(Exercise requirements): Nothing but the lines from the start of the records below through the line that has "scientific name: Dasyprocta punctata" should appear, each exactly as given.

Saved data entries
☆ ☆ ☆ ☆

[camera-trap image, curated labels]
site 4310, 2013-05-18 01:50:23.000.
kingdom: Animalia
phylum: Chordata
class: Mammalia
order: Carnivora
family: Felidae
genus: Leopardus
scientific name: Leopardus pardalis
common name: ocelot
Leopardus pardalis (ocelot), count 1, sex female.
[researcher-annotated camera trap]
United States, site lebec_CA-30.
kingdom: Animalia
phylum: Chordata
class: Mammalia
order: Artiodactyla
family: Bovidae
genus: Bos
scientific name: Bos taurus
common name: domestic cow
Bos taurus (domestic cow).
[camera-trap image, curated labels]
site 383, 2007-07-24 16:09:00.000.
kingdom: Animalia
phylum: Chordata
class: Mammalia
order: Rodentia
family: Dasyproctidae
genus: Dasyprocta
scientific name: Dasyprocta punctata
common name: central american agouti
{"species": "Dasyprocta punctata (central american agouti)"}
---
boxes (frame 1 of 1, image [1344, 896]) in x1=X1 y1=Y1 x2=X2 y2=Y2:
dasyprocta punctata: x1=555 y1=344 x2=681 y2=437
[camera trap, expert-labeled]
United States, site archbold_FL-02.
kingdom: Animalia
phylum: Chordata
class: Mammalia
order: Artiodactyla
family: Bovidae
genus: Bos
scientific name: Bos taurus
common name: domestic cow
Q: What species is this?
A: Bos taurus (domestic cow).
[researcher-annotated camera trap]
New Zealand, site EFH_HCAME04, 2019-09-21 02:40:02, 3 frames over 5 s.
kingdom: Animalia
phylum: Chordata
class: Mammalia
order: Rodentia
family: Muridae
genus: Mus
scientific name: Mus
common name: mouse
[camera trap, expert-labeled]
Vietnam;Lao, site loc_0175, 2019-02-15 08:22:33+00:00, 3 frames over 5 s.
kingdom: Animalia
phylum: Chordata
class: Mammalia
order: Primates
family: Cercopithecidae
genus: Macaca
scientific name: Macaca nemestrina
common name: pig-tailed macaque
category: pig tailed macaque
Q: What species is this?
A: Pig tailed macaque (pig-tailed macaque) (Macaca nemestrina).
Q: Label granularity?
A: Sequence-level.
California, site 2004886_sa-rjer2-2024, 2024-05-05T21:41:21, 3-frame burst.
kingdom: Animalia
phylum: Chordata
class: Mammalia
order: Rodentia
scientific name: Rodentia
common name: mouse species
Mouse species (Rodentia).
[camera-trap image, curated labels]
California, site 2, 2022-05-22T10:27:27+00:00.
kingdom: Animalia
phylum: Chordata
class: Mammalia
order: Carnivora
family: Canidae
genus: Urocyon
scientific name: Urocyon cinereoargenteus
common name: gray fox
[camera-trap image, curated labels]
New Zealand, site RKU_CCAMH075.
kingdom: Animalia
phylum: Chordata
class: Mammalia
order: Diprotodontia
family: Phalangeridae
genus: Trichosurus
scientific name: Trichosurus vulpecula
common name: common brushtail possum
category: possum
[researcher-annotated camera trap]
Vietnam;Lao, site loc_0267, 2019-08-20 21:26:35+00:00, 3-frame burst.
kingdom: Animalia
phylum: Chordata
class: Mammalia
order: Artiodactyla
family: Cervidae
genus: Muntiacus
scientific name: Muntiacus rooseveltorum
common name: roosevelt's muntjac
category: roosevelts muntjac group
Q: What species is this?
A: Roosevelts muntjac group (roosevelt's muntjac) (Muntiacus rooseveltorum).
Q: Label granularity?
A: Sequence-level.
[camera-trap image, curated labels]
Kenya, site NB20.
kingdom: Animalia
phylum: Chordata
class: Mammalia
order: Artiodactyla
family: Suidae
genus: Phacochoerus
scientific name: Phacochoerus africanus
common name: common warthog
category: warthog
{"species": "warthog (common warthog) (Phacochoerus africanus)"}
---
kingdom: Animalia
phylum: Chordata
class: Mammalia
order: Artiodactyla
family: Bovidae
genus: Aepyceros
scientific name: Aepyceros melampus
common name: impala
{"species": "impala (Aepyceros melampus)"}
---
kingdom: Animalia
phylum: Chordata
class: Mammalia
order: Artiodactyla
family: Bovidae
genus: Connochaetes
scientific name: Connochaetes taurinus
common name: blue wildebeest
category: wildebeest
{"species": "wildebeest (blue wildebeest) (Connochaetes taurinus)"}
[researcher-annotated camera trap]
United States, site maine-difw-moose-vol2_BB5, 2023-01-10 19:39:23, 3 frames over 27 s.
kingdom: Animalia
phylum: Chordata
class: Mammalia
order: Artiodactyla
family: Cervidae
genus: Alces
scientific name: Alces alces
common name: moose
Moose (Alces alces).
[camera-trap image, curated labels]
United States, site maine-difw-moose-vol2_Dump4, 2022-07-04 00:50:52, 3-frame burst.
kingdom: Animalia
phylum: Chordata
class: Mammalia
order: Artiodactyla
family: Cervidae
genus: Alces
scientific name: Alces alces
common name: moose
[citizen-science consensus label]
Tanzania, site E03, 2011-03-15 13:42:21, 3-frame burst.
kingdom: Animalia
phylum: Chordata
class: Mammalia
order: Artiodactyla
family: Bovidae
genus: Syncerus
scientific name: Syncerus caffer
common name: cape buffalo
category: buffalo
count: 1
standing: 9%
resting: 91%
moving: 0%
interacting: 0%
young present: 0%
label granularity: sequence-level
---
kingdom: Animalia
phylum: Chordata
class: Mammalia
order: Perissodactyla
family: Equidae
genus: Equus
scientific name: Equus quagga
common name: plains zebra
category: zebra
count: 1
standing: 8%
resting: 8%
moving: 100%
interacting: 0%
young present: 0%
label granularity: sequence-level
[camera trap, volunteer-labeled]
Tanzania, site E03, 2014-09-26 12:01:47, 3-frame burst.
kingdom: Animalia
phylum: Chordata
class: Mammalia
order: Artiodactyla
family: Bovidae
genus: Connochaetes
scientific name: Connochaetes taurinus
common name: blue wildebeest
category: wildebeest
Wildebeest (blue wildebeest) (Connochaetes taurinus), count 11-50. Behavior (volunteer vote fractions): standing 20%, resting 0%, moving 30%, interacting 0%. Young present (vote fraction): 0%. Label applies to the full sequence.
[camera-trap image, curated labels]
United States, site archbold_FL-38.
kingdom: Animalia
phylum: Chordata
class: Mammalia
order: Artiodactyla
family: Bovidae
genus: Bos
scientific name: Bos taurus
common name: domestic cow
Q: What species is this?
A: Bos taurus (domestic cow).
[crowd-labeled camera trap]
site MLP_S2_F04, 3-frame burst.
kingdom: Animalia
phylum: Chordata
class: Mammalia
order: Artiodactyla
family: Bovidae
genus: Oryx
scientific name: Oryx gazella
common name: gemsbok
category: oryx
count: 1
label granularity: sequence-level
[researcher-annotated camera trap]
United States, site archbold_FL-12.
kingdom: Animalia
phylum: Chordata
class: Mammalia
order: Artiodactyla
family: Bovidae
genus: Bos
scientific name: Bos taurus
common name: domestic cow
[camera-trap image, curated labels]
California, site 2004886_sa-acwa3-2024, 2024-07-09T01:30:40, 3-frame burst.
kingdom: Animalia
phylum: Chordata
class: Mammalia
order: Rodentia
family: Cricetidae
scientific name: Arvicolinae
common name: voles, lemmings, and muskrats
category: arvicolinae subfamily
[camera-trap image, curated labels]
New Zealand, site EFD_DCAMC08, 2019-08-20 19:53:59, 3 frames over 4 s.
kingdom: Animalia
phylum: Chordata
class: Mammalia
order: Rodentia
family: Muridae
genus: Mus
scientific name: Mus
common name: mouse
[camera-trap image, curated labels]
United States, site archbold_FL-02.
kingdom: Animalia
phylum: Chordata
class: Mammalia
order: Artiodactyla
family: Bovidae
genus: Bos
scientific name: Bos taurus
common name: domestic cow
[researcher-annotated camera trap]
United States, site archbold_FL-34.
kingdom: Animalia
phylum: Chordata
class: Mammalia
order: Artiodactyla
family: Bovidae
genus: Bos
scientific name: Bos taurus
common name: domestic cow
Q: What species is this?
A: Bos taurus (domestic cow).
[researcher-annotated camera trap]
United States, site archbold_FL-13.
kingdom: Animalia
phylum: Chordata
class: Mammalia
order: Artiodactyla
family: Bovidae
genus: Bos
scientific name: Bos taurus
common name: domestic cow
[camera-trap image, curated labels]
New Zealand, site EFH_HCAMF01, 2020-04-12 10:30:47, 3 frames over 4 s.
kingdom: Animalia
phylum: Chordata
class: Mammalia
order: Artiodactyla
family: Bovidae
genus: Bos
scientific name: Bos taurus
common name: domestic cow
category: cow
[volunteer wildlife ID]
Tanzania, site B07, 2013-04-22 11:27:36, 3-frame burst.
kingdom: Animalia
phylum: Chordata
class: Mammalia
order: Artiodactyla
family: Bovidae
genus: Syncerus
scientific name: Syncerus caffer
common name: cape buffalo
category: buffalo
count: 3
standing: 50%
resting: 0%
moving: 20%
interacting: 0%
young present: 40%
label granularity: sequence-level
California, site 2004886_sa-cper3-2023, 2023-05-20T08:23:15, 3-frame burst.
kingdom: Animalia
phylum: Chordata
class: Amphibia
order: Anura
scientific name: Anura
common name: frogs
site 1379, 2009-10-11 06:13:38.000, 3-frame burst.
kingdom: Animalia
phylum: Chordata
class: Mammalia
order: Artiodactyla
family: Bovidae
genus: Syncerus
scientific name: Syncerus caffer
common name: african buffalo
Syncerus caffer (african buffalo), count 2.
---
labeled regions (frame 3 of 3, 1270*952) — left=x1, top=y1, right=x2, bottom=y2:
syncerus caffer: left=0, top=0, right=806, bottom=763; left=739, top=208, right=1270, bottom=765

☆ ☆ ☆ ☆

(Solution to this problem):
[camera-trap image, curated labels]
site 4310, 2013-05-18 01:50:23.000.
kingdom: Animalia
phylum: Chordata
class: Mammalia
order: Carnivora
family: Felidae
genus: Leopardus
scientific name: Leopardus pardalis
common name: ocelot
Leopardus pardalis (ocelot), count 1, sex female.
[researcher-annotated camera trap]
United States, site lebec_CA-30.
kingdom: Animalia
phylum: Chordata
class: Mammalia
order: Artiodactyla
family: Bovidae
genus: Bos
scientific name: Bos taurus
common name: domestic cow
Bos taurus (domestic cow).
[camera-trap image, curated labels]
site 383, 2007-07-24 16:09:00.000.
kingdom: Animalia
phylum: Chordata
class: Mammalia
order: Rodentia
family: Dasyproctidae
genus: Dasyprocta
scientific name: Dasyprocta punctata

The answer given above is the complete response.